I'm trying to solve this problem on Kattis. I have come up with my first solution:
str_to_replace = {"RBL": "C", "RLB": "C", "LBR": "C", "LRB": "C", "BRL": "C", "BLR": "C"}
uin = input().upper()
for key, value in str_to_replace.items():
uin = uin.replace(key, value)
uin = uin.replace("R", "S")
uin = uin.replace("B", "K")
uin = uin.replace("L", "H")
print(uin)
Submitted but the judge said wrong answer in a hidden test case.
After googling for a while, I tried re.sub and it works.
uin = input().upper()
uin = re.sub('RBL|RLB|BRL|BLR|LRB|LBR', 'C', uin)
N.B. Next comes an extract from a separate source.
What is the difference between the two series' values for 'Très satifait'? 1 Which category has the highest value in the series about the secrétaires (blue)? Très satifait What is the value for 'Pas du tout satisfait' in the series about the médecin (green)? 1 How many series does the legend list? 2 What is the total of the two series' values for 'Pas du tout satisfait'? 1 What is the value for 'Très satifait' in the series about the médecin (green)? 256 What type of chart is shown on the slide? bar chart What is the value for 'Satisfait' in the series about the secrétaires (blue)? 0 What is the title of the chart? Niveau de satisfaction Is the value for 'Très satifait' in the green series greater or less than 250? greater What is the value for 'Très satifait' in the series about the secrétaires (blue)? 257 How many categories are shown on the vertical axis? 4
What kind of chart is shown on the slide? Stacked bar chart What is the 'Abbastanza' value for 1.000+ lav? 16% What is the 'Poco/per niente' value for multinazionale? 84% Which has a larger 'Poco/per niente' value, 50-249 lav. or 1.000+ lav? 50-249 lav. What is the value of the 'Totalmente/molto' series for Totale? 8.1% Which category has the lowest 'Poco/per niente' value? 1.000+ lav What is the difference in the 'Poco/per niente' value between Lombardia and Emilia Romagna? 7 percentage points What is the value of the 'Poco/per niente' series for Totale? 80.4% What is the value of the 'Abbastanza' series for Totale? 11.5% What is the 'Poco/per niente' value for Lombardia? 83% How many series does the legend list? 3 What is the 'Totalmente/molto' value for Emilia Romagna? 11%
uin = uin.replace("R", "S")
uin = uin.replace("B", "K")
uin = uin.replace("L", "H")
print(uin)
I'm trying to figure out which test case I have missed and what are the differences between them. Thanks for your help!
Johnny's comment nailed it.
Basically, the re.sub version makes one pass, processing all combos from front to back. So a substring like "LRBL" will match "LRB" and replace it with "C", then move on to "L" with a result of "CL".
On the other hand, the .replace() version uses a loop, so it processes the string in multiple passes. For the "LRBL" example, if "RBL" -> "C" happened to be processed before "LRB" -> "C", then the output would be "LC" rather than "CL".
The other .replace() calls look suspicious, because they would do transitive replacements if there was any overlap. Luckily there isn't such a case here, so they're just a bit inefficient.
If you use a function for your replacer and add . to the regex to handle any single-letter remnants after trying to locate the chunks of 3, you can do it in a single pass:
import re
d = dict(B="K", L="H", R="S")
print(re.sub("RBL|RLB|LBR|LRB|BLR|BRL|.", lambda m: d.get(m[0], "C"), input()))